═══ Document segment ═══

Trump has repeatedly touted “no tax on tips, no tax on overtime, no tax on Social Security” as a key success of his second term since his “big, beautiful bill” passed last year. Many Americans are benefiting from the tax changes in the bill: The average refund this tax season was $3,521, about $350 more than last year, according to IRS data as of March 27. The White House has said the extra cash in people’s pockets will help boost the economy.

“People are just now talking about receiving larger refunds than they ever thought possible,” Trump said April 1 during a prime-time address focused on the war with Iran. “They are getting so much more money than they thought. That’s from the great, big, beautiful bill.”

But some middle-income households are finding the benefits are smaller than they anticipated because of how certain tax cuts are structured, according to interviews with workers, accountants and tax policy analysts. Large groups, including many railroad workers and truck drivers, are excluded from the overtime tax savings. The Social Security deduction excludes both very low and higher earners. And the tips deduction is capped at $25,000 — even for couples like Cummings and her husband who both earn a big share of their wages from tips.

Meanwhile, the highest-income households are reaping the biggest gains, with about 60% of the tax savings from Trump’s law projected to go to the top fifth of households earning more than $217,000, according to the Tax Policy Center, which does research and analysis on tax legislation. In some cases, the highest-income households will see smaller tax savings as a share of their overall income, as compared with middle-income households, but the total dollar amount in their refund check will be much more: The wealthiest households could see millions of dollars in savings with bigger tax benefits on everything from private jets to multimillion-dollar inheritances.

═══

Work to complete:
A – From the passage on the tax law, print the stretch from "Meanwhile, the highest-income" through "to multimillion-dollar inheritances.".
B – Answer these from the passage on the tax law:
(i) What was the average refund this tax season, according to IRS data as of March 27?
(ii) At what amount is the tips deduction capped?
(iii) About what share of the tax savings from the law is projected to go to the top fifth of households?
C – Say whether each statement agrees with the passage on the tax law, quoting the words that decide it:
(i) Trump spoke about refunds on April 1 during a prime-time address.
(ii) Truck drivers as a group are covered by the overtime tax savings.
(iii) The Social Security deduction leaves out very low earners.

═══ Records ═══

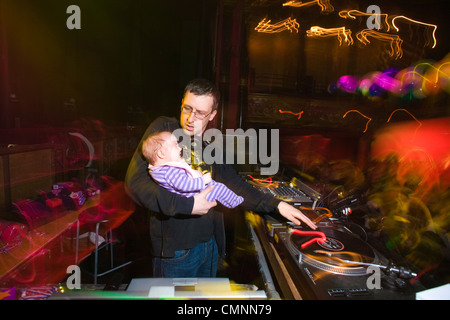 DJ mit 6 Monate alten Tochter spielen einige Melodien auf der Bedienkonsole an Baby liebt Disco, Clapham Grand, London, UK Stockfoto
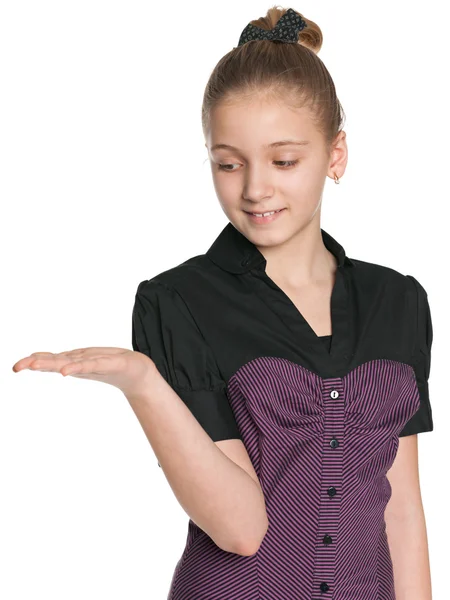 Улыбающаяся девочка-подросток делает жест рукой — стоковое фото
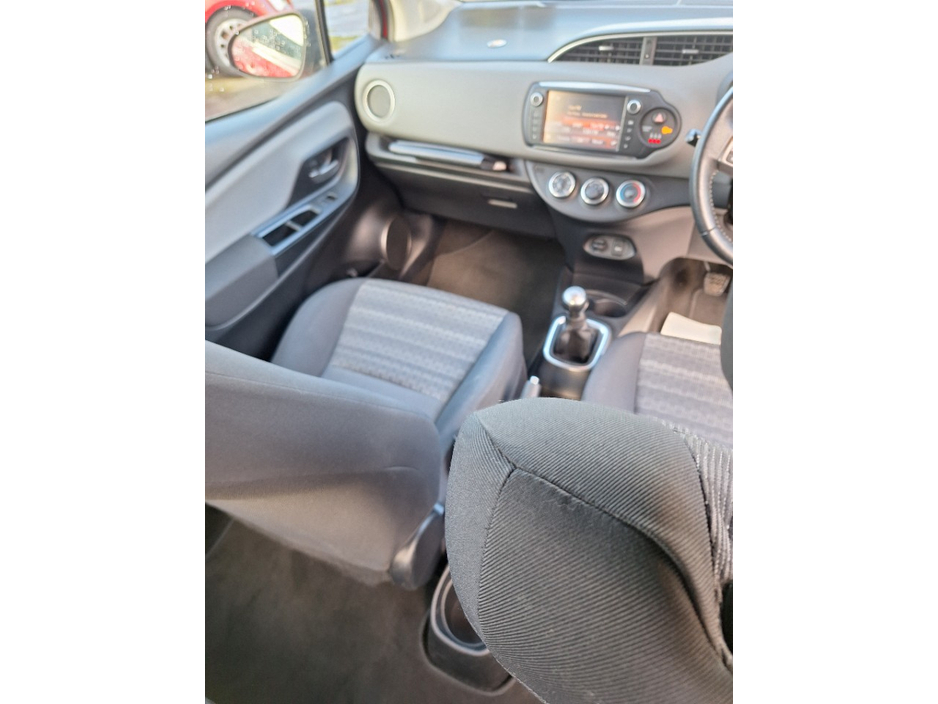 2017 Toyota Yaris - image 10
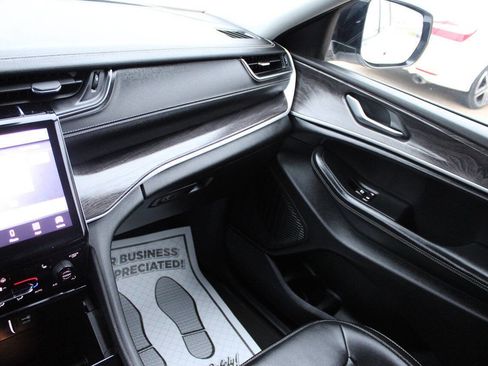 Used 2023 Jeep Grand Cherokee L Limited image 19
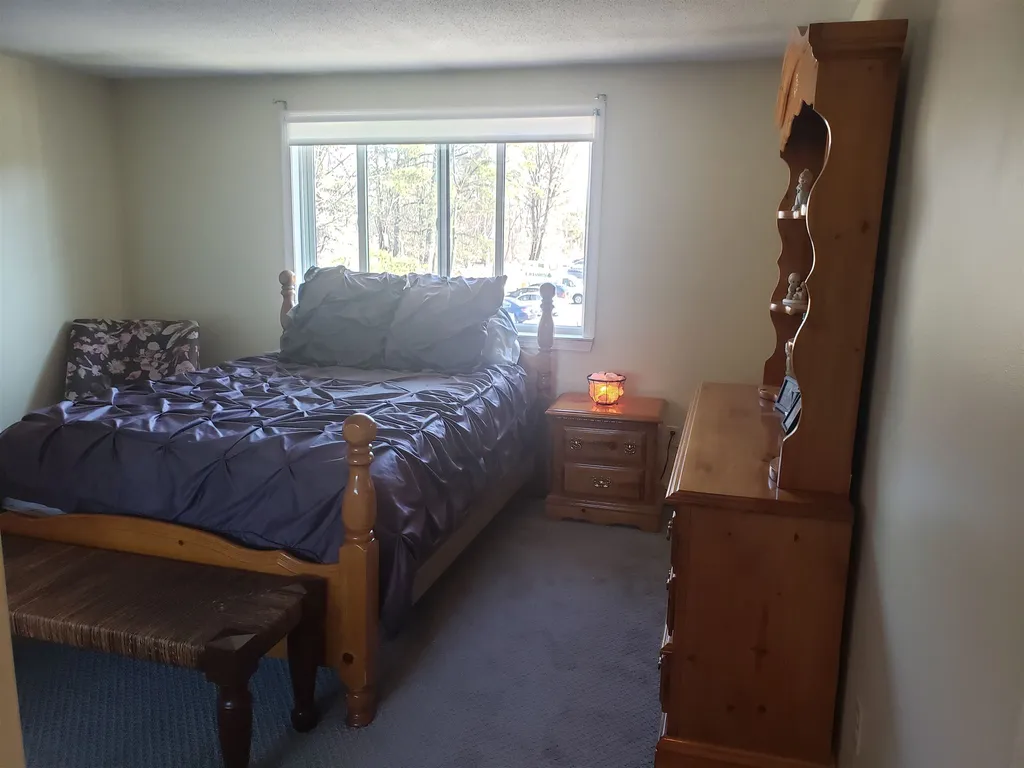 8 Lancelot Court Salem NH 03079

═══

Results:
A –
Meanwhile, the highest-income households are reaping the biggest gains, with about 60% of the tax savings from Trump’s law projected to go to the top fifth of households earning more than $217,000, according to the Tax Policy Center, which does research and analysis on tax legislation. In some cases, the highest-income households will see smaller tax savings as a share of their overall income, as compared with middle-income households, but the total dollar amount in their refund check will be much more: The wealthiest households could see millions of dollars in savings with bigger tax benefits on everything from private jets to multimillion-dollar inheritances.

B –
(i) $3,521
(ii) $25,000
(iii) About 60%

C –
(i) Yes: "Trump said April 1 during a prime-time address focused on the war with Iran"
(ii) No: "Large groups, including many railroad workers and truck drivers, are excluded from the overtime tax savings."
(iii) Yes: "The Social Security deduction excludes both very low and higher earners."